Michael Patrick MacDonald,
All Souls:
A Family Story from Southie

(Beacon, 1999; Ballantine, 2000)

This is a true tale of the harsh side of American life.

Set mostly in the 1970s in the most affluent country in the world, the MacDonald family was devastatingly poor. With their mother and a series of her unreliable boyfriends, the nine children lived in the section of Boston known as "Southie," a largely Irish ghetto.

Caught in a vicious circle of fierce pride, in both their Irish and American heritages, many families including the MacDonalds were unable or unwilling to leave. Thus, the neighborhood remained intact and everyone living in it remained trapped at poverty level.

Michael MacDonald claims to have grown up unaware of the insidious threats to his family and friends caused by the ever-present Irish mafia. Drugs were sold openly in the streets and, of the entire MacDonald family, only Michael resisted their lure.
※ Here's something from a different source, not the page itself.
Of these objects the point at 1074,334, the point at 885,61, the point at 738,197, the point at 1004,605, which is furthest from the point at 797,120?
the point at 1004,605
Violence was a daily factor in their lives, most famously during the busing strikes of the mid-1970s.

There is nothing pretty about growing up in a ghetto, and MacDonald doesn't attempt to make it so. But in such a tight-knit community, loyalties are formed -- and MacDonald never renounces nor promotes the Southie way. He tells his story just as he experienced it: good, bad and truly terrible.